◆ AUSGANGSTEXT:
········

Zweitens: Der Hochschulpakt gilt nur befristet. 2020 fällt der Zuschuss aus Berlin weg. Der Bund darf die Bildungsaufgaben der Länder nicht dauerhaft mitfinanzieren. So will es das Grundgesetz. Experten des Centrums für Hochschulentwicklung (CHE) gehen aber davon aus, dass die Zahl der Studienanfänger auch darüber hinaus hoch bleiben und erst 2024 langsam auf 450.000 absinken wird.
Und drittens: Viele Erstis, die ein Bachelor-Studium anfangen, wollen im Anschluss auch den Master machen. Derzeit studieren etwa 75 Prozent aller Bachelor-Absolventen direkt weiter – in der Regel ohne größere Probleme. Die Kultusministerkonferenz sieht daher „keinen Mangel an Masterstudienplätzen. Das könnte sich allerdings bald ändern. Die Hochschulpakt-Mittel sind so kalkuliert, dass nur jeder zweite Uni-Neuling einen Masterstudienplatz erhält. Das CHE geht in Modellrechnungen davon aus, dass schon 2016 mindestens 36.000 Master-Bewerber leer ausgehen könnten.
Was das kostet: Schwer zu sagen. Ein Studienplatz kostet in Deutschland im Schnitt 7.200 Euro pro Jahr. Man müsste also für 36.000 zusätzliche Masterplätze 260 Millionen Euro jährlich mehr investieren. Wie sich Bund und Länder die Kosten aufteilen könnten, ist unklar. Zumindest aber das sogenannte Kooperationsverbot im Grundgesetz, das nur befristete Geldspritzen aus Berlin erlaubt, könnte eine Große Koalition rasch beiseiteräumen: Dann dürfte die Bundesregierung wieder stärker in der Bildungspolitik mitgestalten.

········

◆ AUSGANGSMATERIAL:
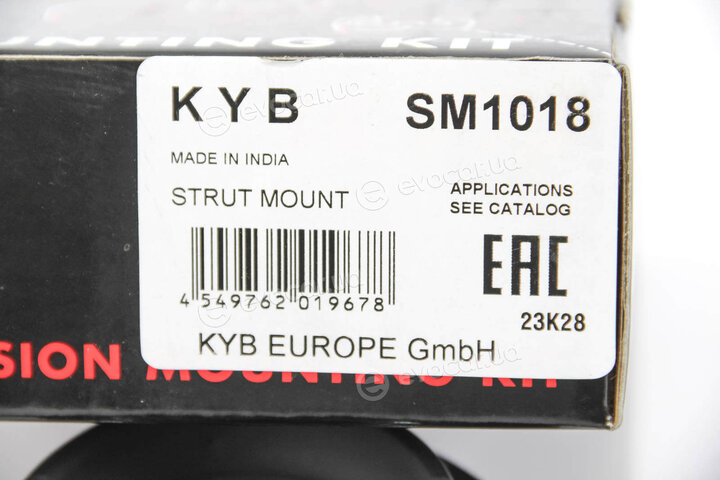 KYB / Kayaba SM1018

········

◆ AUFGABE 1: Wie viel kostet ein Studienplatz in Deutschland laut dem Ausgangstext im Schnitt pro Jahr?
◆ AUFGABE 2: Gib aus dem Ausgangstext alles von „Und drittens: Viele“ bis hinunter zu „leer ausgehen könnten.“ erneut wieder und tausche dabei „Kultusministerkonferenz“ gegen „Hochschulrektorenkonferenz“.
Die Daten spielen hierbei keine Rolle.

◆ LÖSUNG 1: 7.200 Euro

◆ LÖSUNG 2:
Und drittens: Viele Erstis, die ein Bachelor-Studium anfangen, wollen im Anschluss auch den Master machen. Derzeit studieren etwa 75 Prozent aller Bachelor-Absolventen direkt weiter – in der Regel ohne größere Probleme. Die Hochschulrektorenkonferenz sieht daher „keinen Mangel an Masterstudienplätzen. Das könnte sich allerdings bald ändern. Die Hochschulpakt-Mittel sind so kalkuliert, dass nur jeder zweite Uni-Neuling einen Masterstudienplatz erhält. Das CHE geht in Modellrechnungen davon aus, dass schon 2016 mindestens 36.000 Master-Bewerber leer ausgehen könnten.